== EXERCISE DATA ==

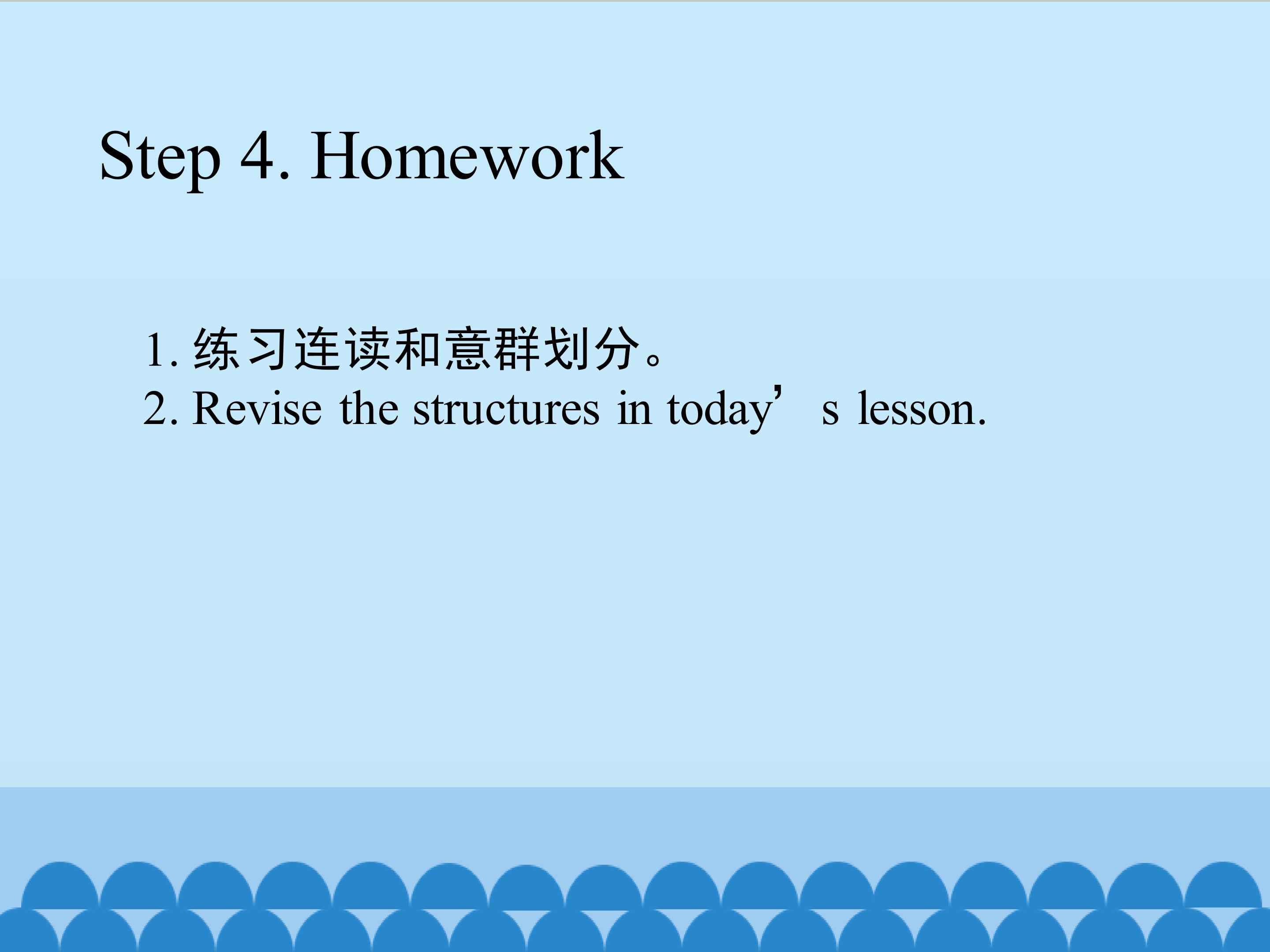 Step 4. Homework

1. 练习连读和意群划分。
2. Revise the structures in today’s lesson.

===

**HOW TO COMPLETE THIS TASK**. Your answer must be the line containing "1. 练习连读和意群划分。" through the last line above, copied exactly, with nothing added.

**EXERCISE RESPONSE**.
1. 练习连读和意群划分。
2. Revise the structures in today’s lesson.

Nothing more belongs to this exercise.